[Records of spatial reasoning questions]
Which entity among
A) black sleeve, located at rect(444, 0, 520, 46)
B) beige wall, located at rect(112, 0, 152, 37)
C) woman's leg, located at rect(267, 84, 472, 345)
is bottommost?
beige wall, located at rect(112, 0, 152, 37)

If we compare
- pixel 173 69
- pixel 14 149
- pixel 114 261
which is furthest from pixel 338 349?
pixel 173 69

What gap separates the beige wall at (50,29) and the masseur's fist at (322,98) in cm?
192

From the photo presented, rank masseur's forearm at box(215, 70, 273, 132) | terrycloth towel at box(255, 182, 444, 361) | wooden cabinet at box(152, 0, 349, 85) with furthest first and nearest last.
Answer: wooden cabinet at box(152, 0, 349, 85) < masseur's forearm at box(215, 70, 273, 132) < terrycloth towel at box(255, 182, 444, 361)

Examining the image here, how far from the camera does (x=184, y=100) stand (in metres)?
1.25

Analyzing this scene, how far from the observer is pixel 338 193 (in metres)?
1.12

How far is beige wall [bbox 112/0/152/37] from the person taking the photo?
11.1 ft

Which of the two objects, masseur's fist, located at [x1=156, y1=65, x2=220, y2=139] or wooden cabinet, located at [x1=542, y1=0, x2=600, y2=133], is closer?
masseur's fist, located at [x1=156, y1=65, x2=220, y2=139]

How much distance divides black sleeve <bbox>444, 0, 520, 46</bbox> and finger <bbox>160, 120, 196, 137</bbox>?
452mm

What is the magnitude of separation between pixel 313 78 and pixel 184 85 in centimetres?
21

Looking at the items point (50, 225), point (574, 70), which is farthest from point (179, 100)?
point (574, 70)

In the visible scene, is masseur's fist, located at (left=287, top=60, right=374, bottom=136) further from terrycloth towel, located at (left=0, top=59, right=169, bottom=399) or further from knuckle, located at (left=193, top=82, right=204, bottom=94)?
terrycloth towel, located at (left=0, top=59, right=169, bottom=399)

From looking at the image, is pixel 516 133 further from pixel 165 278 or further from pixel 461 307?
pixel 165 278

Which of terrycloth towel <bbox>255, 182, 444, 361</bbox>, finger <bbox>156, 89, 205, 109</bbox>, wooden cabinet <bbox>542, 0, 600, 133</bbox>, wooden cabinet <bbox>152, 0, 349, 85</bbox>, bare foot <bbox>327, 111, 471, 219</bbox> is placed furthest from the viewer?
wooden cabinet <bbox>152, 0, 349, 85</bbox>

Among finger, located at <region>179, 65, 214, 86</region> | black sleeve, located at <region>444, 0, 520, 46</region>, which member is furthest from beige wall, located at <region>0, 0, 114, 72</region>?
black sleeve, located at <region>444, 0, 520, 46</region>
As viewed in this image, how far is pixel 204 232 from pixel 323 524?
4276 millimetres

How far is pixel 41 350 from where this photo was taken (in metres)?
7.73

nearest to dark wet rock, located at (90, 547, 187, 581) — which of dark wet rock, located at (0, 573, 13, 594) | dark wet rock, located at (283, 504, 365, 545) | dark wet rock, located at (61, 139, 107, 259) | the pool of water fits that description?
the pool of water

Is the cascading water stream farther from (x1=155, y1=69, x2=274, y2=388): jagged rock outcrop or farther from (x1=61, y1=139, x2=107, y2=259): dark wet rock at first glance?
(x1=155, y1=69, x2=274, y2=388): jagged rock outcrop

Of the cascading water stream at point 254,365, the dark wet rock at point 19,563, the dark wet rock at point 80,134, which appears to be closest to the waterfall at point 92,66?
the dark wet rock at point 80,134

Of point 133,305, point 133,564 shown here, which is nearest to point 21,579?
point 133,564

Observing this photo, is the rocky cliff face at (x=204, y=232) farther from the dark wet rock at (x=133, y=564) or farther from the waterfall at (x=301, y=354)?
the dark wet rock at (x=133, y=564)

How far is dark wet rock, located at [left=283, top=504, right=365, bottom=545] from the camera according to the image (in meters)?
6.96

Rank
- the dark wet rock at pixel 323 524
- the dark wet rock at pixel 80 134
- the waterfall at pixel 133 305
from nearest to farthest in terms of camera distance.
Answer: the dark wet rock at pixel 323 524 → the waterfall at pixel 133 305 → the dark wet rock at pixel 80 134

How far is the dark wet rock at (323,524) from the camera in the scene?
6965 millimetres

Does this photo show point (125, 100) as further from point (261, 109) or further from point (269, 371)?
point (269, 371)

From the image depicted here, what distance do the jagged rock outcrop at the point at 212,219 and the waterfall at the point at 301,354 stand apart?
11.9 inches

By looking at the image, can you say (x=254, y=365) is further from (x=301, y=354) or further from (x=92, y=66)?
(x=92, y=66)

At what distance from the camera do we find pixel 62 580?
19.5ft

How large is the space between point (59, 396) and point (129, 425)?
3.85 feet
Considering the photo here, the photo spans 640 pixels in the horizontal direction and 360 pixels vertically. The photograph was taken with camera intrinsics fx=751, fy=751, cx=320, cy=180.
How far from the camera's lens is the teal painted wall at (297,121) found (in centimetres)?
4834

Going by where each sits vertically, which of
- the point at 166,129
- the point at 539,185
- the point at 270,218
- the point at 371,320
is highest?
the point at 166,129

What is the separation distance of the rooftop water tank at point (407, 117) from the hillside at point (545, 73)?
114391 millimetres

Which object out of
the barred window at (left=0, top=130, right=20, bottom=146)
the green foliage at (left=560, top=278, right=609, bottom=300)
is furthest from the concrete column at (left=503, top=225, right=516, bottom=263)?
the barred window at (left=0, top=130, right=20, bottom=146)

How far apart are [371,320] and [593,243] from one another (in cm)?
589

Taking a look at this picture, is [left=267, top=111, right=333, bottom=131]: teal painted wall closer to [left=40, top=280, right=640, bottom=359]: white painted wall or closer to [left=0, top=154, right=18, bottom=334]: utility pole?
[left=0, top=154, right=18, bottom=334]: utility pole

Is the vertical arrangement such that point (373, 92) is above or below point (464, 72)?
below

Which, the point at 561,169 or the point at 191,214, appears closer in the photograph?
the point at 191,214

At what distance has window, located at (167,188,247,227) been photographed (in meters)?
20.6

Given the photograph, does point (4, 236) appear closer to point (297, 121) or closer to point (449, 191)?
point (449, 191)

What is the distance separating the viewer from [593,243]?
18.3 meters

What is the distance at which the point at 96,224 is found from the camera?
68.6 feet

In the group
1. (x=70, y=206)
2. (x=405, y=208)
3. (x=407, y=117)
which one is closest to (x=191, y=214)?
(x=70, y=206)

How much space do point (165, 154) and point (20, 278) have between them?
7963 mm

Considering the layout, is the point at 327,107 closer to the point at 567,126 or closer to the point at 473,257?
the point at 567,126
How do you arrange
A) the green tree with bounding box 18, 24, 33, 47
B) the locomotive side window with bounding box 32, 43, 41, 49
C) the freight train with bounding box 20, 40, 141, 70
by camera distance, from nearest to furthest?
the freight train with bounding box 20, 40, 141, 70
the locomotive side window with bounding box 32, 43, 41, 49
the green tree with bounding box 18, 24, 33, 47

WRITTEN PROBLEM
Retype every line of the material above, leaving each one word for word as it stands.

WORKED ANSWER
Which entity among
A) black sleeve, located at rect(444, 0, 520, 46)
B) beige wall, located at rect(112, 0, 152, 37)
C) woman's leg, located at rect(267, 84, 472, 345)
is bottommost?
beige wall, located at rect(112, 0, 152, 37)

If we compare
- pixel 173 69
- pixel 14 149
- pixel 114 261
which is furthest from pixel 338 349?
pixel 173 69

What gap separates the beige wall at (50,29) and the masseur's fist at (322,98) in cm?
192

From the photo presented, rank masseur's forearm at box(215, 70, 273, 132) | terrycloth towel at box(255, 182, 444, 361) | wooden cabinet at box(152, 0, 349, 85) with furthest first and nearest last.
Answer: wooden cabinet at box(152, 0, 349, 85) < masseur's forearm at box(215, 70, 273, 132) < terrycloth towel at box(255, 182, 444, 361)

Examining the image here, how far from the camera does (x=184, y=100) stand (in metres)?
1.25

Analyzing this scene, how far from the observer is pixel 338 193 (in metres)?
1.12

How far is beige wall [bbox 112/0/152/37] from the person taking the photo?
11.1 ft

Which of the two objects, masseur's fist, located at [x1=156, y1=65, x2=220, y2=139] or wooden cabinet, located at [x1=542, y1=0, x2=600, y2=133], is closer?
masseur's fist, located at [x1=156, y1=65, x2=220, y2=139]

How much distance divides black sleeve <bbox>444, 0, 520, 46</bbox> and finger <bbox>160, 120, 196, 137</bbox>?
452mm

What is the magnitude of separation between pixel 313 78 and pixel 184 85 in centimetres?
21

Looking at the items point (50, 225), point (574, 70), which is farthest from point (179, 100)?
point (574, 70)

In the visible scene, is masseur's fist, located at (left=287, top=60, right=374, bottom=136) further from terrycloth towel, located at (left=0, top=59, right=169, bottom=399) or further from knuckle, located at (left=193, top=82, right=204, bottom=94)?
terrycloth towel, located at (left=0, top=59, right=169, bottom=399)

From looking at the image, is pixel 516 133 further from pixel 165 278 or further from pixel 461 307?
pixel 165 278

Which of terrycloth towel <bbox>255, 182, 444, 361</bbox>, finger <bbox>156, 89, 205, 109</bbox>, wooden cabinet <bbox>542, 0, 600, 133</bbox>, wooden cabinet <bbox>152, 0, 349, 85</bbox>, bare foot <bbox>327, 111, 471, 219</bbox> is placed furthest from the viewer?
wooden cabinet <bbox>152, 0, 349, 85</bbox>

Among finger, located at <region>179, 65, 214, 86</region> | black sleeve, located at <region>444, 0, 520, 46</region>, which member is furthest from beige wall, located at <region>0, 0, 114, 72</region>?
black sleeve, located at <region>444, 0, 520, 46</region>
As viewed in this image, how far is pixel 204 232 from pixel 323 524?
4276 millimetres

How far is pixel 41 350 from where this photo was taken (in metres)?
7.73

nearest to dark wet rock, located at (90, 547, 187, 581) — which of dark wet rock, located at (0, 573, 13, 594) | dark wet rock, located at (283, 504, 365, 545) | dark wet rock, located at (61, 139, 107, 259) | the pool of water fits that description?
the pool of water

Is the cascading water stream farther from (x1=155, y1=69, x2=274, y2=388): jagged rock outcrop or farther from (x1=61, y1=139, x2=107, y2=259): dark wet rock at first glance?
(x1=155, y1=69, x2=274, y2=388): jagged rock outcrop

Of the cascading water stream at point 254,365, the dark wet rock at point 19,563, the dark wet rock at point 80,134, which appears to be closest to the waterfall at point 92,66?
the dark wet rock at point 80,134

Of point 133,305, point 133,564 shown here, which is nearest to point 21,579?
point 133,564

Observing this photo, is the rocky cliff face at (x=204, y=232) farther from the dark wet rock at (x=133, y=564) or farther from the waterfall at (x=301, y=354)?
the dark wet rock at (x=133, y=564)

How far is dark wet rock, located at [left=283, top=504, right=365, bottom=545] from the camera according to the image (in meters)?
6.96

Rank
- the dark wet rock at pixel 323 524
- the dark wet rock at pixel 80 134
- the waterfall at pixel 133 305
from nearest to farthest in terms of camera distance.
Answer: the dark wet rock at pixel 323 524 → the waterfall at pixel 133 305 → the dark wet rock at pixel 80 134

How far is the dark wet rock at (323,524) from the camera in the scene?
6965 millimetres

Does this photo show point (125, 100) as further from point (261, 109) or further from point (269, 371)?
point (269, 371)

From the image depicted here, what distance do the jagged rock outcrop at the point at 212,219 and the waterfall at the point at 301,354 stand apart?
11.9 inches

By looking at the image, can you say (x=254, y=365) is further from (x=301, y=354) or further from (x=92, y=66)?
(x=92, y=66)

At what distance from the camera do we find pixel 62 580?
19.5ft

How large is the space between point (59, 396) and point (129, 425)?
3.85 feet
Considering the photo here, the photo spans 640 pixels in the horizontal direction and 360 pixels vertically. The photograph was taken with camera intrinsics fx=751, fy=751, cx=320, cy=180.
How far from the camera's lens is the teal painted wall at (297,121) found (in centimetres)?
4834

Going by where each sits vertically, which of
- the point at 166,129
- the point at 539,185
- the point at 270,218
- the point at 371,320
is highest?
the point at 166,129

What is the separation distance of the rooftop water tank at point (407, 117) from the hillside at point (545, 73)?
114391 millimetres

Which object out of
the barred window at (left=0, top=130, right=20, bottom=146)
the green foliage at (left=560, top=278, right=609, bottom=300)
is furthest from the concrete column at (left=503, top=225, right=516, bottom=263)?
the barred window at (left=0, top=130, right=20, bottom=146)

How far apart are [371,320] and [593,243] from one another (in cm)?
589

Taking a look at this picture, is [left=267, top=111, right=333, bottom=131]: teal painted wall closer to [left=40, top=280, right=640, bottom=359]: white painted wall or closer to [left=0, top=154, right=18, bottom=334]: utility pole?
[left=0, top=154, right=18, bottom=334]: utility pole

Is the vertical arrangement such that point (373, 92) is above or below point (464, 72)?
below

Which, the point at 561,169 or the point at 191,214, appears closer in the photograph?
the point at 191,214

At what distance has window, located at (167,188,247,227) been photographed (in meters)?
20.6

Given the photograph, does point (4, 236) appear closer to point (297, 121) or closer to point (449, 191)?
point (449, 191)

What is the distance separating the viewer from [593,243]?
18.3 meters

What is the distance at which the point at 96,224 is found from the camera?
68.6 feet

In the group
1. (x=70, y=206)
2. (x=405, y=208)
3. (x=407, y=117)
which one is closest to (x=191, y=214)?
(x=70, y=206)

How much space do point (165, 154) and point (20, 278) have between them?
7963 mm

Considering the layout, is the point at 327,107 closer to the point at 567,126 or closer to the point at 473,257?
the point at 567,126
How do you arrange
A) the green tree with bounding box 18, 24, 33, 47
B) the locomotive side window with bounding box 32, 43, 41, 49
C) the freight train with bounding box 20, 40, 141, 70
by camera distance, from nearest to furthest?
the freight train with bounding box 20, 40, 141, 70
the locomotive side window with bounding box 32, 43, 41, 49
the green tree with bounding box 18, 24, 33, 47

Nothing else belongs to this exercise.